• REQUIRED WORK
Reproduce each of the following records line for line, with no changes of any kind.
◇ ◇ ◇
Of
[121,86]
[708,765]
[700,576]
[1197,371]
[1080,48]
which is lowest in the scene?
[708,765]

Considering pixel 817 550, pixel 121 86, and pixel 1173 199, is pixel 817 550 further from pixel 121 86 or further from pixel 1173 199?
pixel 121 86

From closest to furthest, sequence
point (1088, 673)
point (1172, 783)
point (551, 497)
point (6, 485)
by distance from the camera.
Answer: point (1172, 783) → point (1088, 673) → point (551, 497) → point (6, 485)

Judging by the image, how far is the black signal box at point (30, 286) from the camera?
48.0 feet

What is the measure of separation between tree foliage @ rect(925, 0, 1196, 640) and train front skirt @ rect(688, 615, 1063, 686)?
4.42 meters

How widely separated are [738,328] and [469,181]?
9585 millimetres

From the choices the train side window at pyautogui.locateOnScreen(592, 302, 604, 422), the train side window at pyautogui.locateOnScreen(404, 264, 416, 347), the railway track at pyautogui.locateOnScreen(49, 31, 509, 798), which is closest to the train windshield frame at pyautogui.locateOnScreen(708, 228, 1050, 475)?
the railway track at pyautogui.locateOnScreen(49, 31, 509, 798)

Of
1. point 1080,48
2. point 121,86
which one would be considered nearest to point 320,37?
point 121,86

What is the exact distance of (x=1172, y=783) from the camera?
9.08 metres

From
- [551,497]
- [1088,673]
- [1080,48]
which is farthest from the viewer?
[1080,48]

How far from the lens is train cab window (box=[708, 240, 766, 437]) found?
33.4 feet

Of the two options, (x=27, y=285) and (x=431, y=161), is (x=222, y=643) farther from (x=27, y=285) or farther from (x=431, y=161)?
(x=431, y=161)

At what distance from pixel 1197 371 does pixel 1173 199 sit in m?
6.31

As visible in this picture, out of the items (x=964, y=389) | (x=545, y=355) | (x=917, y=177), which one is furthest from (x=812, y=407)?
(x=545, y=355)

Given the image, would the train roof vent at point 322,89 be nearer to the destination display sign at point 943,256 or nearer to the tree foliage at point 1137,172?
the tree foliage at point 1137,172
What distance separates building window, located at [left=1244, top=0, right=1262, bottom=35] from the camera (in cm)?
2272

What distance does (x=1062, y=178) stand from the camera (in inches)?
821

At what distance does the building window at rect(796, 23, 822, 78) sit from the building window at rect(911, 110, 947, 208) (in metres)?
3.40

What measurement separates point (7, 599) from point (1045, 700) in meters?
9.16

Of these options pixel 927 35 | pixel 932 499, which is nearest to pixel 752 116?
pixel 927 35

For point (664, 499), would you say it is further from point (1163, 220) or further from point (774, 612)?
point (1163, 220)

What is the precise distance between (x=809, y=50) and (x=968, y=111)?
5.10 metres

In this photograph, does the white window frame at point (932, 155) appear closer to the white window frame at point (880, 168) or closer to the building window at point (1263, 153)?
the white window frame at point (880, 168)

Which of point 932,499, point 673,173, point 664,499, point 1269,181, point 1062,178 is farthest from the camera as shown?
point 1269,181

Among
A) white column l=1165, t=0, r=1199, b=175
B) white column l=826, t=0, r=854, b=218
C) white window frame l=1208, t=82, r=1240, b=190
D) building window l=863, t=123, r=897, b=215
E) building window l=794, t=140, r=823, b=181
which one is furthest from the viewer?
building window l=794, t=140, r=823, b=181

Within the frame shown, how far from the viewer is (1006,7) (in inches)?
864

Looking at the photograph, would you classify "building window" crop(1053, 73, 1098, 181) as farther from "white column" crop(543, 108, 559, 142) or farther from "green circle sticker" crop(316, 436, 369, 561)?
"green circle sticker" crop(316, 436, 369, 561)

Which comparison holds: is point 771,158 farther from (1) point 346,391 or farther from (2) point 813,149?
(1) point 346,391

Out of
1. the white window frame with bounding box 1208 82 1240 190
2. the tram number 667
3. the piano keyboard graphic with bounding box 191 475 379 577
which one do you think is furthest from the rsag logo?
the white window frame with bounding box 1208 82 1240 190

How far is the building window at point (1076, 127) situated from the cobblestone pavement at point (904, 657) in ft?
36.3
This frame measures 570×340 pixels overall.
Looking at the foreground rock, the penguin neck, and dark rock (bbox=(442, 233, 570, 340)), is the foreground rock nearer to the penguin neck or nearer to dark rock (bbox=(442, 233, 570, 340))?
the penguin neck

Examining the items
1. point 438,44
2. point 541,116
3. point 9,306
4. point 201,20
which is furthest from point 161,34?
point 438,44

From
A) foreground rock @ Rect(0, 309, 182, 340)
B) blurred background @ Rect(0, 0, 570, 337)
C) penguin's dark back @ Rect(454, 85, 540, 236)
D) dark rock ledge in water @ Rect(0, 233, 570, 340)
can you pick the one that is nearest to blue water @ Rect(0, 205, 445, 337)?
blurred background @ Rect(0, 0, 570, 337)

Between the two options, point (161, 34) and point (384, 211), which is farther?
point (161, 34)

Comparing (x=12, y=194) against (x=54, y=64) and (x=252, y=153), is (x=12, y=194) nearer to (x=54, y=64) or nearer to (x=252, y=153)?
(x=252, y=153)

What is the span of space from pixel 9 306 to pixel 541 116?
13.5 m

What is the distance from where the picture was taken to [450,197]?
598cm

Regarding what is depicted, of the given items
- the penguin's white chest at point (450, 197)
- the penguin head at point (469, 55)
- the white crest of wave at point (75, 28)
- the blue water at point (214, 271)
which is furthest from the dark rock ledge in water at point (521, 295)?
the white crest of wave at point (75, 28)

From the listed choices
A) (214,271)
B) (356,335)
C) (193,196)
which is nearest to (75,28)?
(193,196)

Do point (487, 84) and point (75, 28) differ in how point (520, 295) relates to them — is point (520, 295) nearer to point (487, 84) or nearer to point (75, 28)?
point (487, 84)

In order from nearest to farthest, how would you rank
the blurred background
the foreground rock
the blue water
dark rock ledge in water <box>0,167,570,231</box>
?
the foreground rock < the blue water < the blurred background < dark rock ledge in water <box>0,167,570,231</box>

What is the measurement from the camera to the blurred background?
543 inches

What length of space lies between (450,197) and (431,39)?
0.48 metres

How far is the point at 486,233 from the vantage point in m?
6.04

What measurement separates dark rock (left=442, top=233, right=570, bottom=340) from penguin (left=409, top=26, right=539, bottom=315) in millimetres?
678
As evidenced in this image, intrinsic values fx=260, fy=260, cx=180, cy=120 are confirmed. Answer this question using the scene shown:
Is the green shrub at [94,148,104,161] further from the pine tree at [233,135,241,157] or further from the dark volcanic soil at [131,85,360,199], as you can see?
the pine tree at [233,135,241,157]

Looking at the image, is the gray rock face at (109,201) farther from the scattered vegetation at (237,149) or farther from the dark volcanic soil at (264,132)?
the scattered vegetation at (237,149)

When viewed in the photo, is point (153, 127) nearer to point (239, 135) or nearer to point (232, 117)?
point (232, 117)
◇ ◇ ◇
• WRITTEN REPLY
Of
[121,86]
[708,765]
[700,576]
[1197,371]
[1080,48]
which is lowest in the scene?
[708,765]

Considering pixel 817 550, pixel 121 86, and pixel 1173 199, is pixel 817 550 further from pixel 121 86 or further from pixel 1173 199?
pixel 121 86

From closest to furthest, sequence
point (1088, 673)
point (1172, 783)
point (551, 497)
point (6, 485)
by distance from the camera.
Answer: point (1172, 783) → point (1088, 673) → point (551, 497) → point (6, 485)

Judging by the image, how far is the black signal box at point (30, 286) from the camera?
48.0 feet

What is the measure of separation between tree foliage @ rect(925, 0, 1196, 640) and train front skirt @ rect(688, 615, 1063, 686)?
4.42 meters

How widely separated are [738,328] and [469,181]?
9585 millimetres

From the choices the train side window at pyautogui.locateOnScreen(592, 302, 604, 422), the train side window at pyautogui.locateOnScreen(404, 264, 416, 347), the railway track at pyautogui.locateOnScreen(49, 31, 509, 798), which is closest to the train windshield frame at pyautogui.locateOnScreen(708, 228, 1050, 475)?
the railway track at pyautogui.locateOnScreen(49, 31, 509, 798)

Of
1. point 1080,48
2. point 121,86
which one would be considered nearest to point 320,37?
point 121,86

What is the exact distance of (x=1172, y=783) from the camera?
9.08 metres

From
- [551,497]
- [1088,673]
- [1080,48]
which is farthest from the viewer?
[1080,48]

How far from the lens is train cab window (box=[708, 240, 766, 437]) found?
33.4 feet

Of the two options, (x=27, y=285) and (x=431, y=161), is (x=222, y=643) farther from (x=27, y=285) or farther from (x=431, y=161)?
(x=431, y=161)

At what distance from pixel 1197 371 does pixel 1173 199 sit in m?
6.31

As visible in this picture, out of the items (x=964, y=389) | (x=545, y=355) | (x=917, y=177), which one is furthest from (x=812, y=407)?
(x=545, y=355)

Given the image, would the train roof vent at point 322,89 be nearer to the destination display sign at point 943,256 or nearer to the tree foliage at point 1137,172?
the tree foliage at point 1137,172
What distance separates building window, located at [left=1244, top=0, right=1262, bottom=35] from the camera (in cm)?
2272

What distance does (x=1062, y=178) stand from the camera (in inches)?
821

At what distance does the building window at rect(796, 23, 822, 78) sit from the building window at rect(911, 110, 947, 208) (in metres)?
3.40

What measurement separates point (7, 599) from point (1045, 700) in meters?
9.16

Of these options pixel 927 35 | pixel 932 499, which is nearest to pixel 752 116?
pixel 927 35

For point (664, 499), would you say it is further from point (1163, 220) or further from point (774, 612)?
point (1163, 220)

What is the precise distance between (x=809, y=50) and (x=968, y=111)?
5.10 metres

In this photograph, does the white window frame at point (932, 155) appear closer to the white window frame at point (880, 168) or closer to the building window at point (1263, 153)?
the white window frame at point (880, 168)

Which of point 932,499, point 673,173, point 664,499, point 1269,181, point 1062,178 is farthest from the camera as shown?
point 1269,181

Among
A) white column l=1165, t=0, r=1199, b=175
B) white column l=826, t=0, r=854, b=218
C) white window frame l=1208, t=82, r=1240, b=190
D) building window l=863, t=123, r=897, b=215
E) building window l=794, t=140, r=823, b=181
which one is furthest from the viewer?
building window l=794, t=140, r=823, b=181

Within the frame shown, how far from the viewer is (1006,7) (in inches)?
864

Looking at the photograph, would you classify "building window" crop(1053, 73, 1098, 181) as farther from "white column" crop(543, 108, 559, 142) or farther from "green circle sticker" crop(316, 436, 369, 561)?
"green circle sticker" crop(316, 436, 369, 561)

Which comparison holds: is point 771,158 farther from (1) point 346,391 or farther from (2) point 813,149?
(1) point 346,391

Out of
1. the white window frame with bounding box 1208 82 1240 190
2. the tram number 667
3. the piano keyboard graphic with bounding box 191 475 379 577
which one do you think is furthest from the rsag logo?
the white window frame with bounding box 1208 82 1240 190

How far is the building window at point (1076, 127) situated from the cobblestone pavement at point (904, 657) in ft?
36.3
This frame measures 570×340 pixels overall.
Looking at the foreground rock, the penguin neck, and dark rock (bbox=(442, 233, 570, 340)), is the foreground rock nearer to the penguin neck or nearer to dark rock (bbox=(442, 233, 570, 340))?
the penguin neck

Examining the items
1. point 438,44
2. point 541,116
3. point 9,306
4. point 201,20
which is furthest from point 161,34?
point 438,44

From
A) foreground rock @ Rect(0, 309, 182, 340)
B) blurred background @ Rect(0, 0, 570, 337)
C) penguin's dark back @ Rect(454, 85, 540, 236)
D) dark rock ledge in water @ Rect(0, 233, 570, 340)
can you pick the one that is nearest to blue water @ Rect(0, 205, 445, 337)?
blurred background @ Rect(0, 0, 570, 337)

Between the two options, point (161, 34) and point (384, 211), which is farther?
point (161, 34)

Comparing (x=12, y=194) against (x=54, y=64) and (x=252, y=153), is (x=12, y=194) nearer to (x=54, y=64) or nearer to (x=252, y=153)?
(x=252, y=153)

What is the span of space from pixel 9 306 to pixel 541 116?
13.5 m

What is the distance from where the picture was taken to [450,197]?
598cm

Regarding what is depicted, of the given items
- the penguin's white chest at point (450, 197)
- the penguin head at point (469, 55)
- the white crest of wave at point (75, 28)
- the blue water at point (214, 271)
which is furthest from the dark rock ledge in water at point (521, 295)?
the white crest of wave at point (75, 28)

From the listed choices
A) (214,271)
B) (356,335)
C) (193,196)
which is nearest to (75,28)?
(193,196)

Do point (487, 84) and point (75, 28) differ in how point (520, 295) relates to them — is point (520, 295) nearer to point (487, 84) or nearer to point (75, 28)?
point (487, 84)

In order from nearest to farthest, how would you rank
the blurred background
the foreground rock
the blue water
dark rock ledge in water <box>0,167,570,231</box>
?
the foreground rock < the blue water < the blurred background < dark rock ledge in water <box>0,167,570,231</box>

What is the measurement from the camera to the blurred background?
543 inches

What length of space lies between (450,197) and (431,39)?
0.48 metres

How far is the point at 486,233 from the vantage point in m?
6.04

What measurement separates dark rock (left=442, top=233, right=570, bottom=340) from penguin (left=409, top=26, right=539, bottom=315) in millimetres?
678
As evidenced in this image, intrinsic values fx=260, fy=260, cx=180, cy=120 are confirmed. Answer this question using the scene shown:
Is the green shrub at [94,148,104,161] further from the pine tree at [233,135,241,157] or further from the dark volcanic soil at [131,85,360,199], as you can see?
the pine tree at [233,135,241,157]

Looking at the image, is the gray rock face at (109,201) farther from the scattered vegetation at (237,149) or farther from the dark volcanic soil at (264,132)?
the scattered vegetation at (237,149)

When viewed in the photo, is point (153, 127) nearer to point (239, 135) or nearer to point (232, 117)?
point (232, 117)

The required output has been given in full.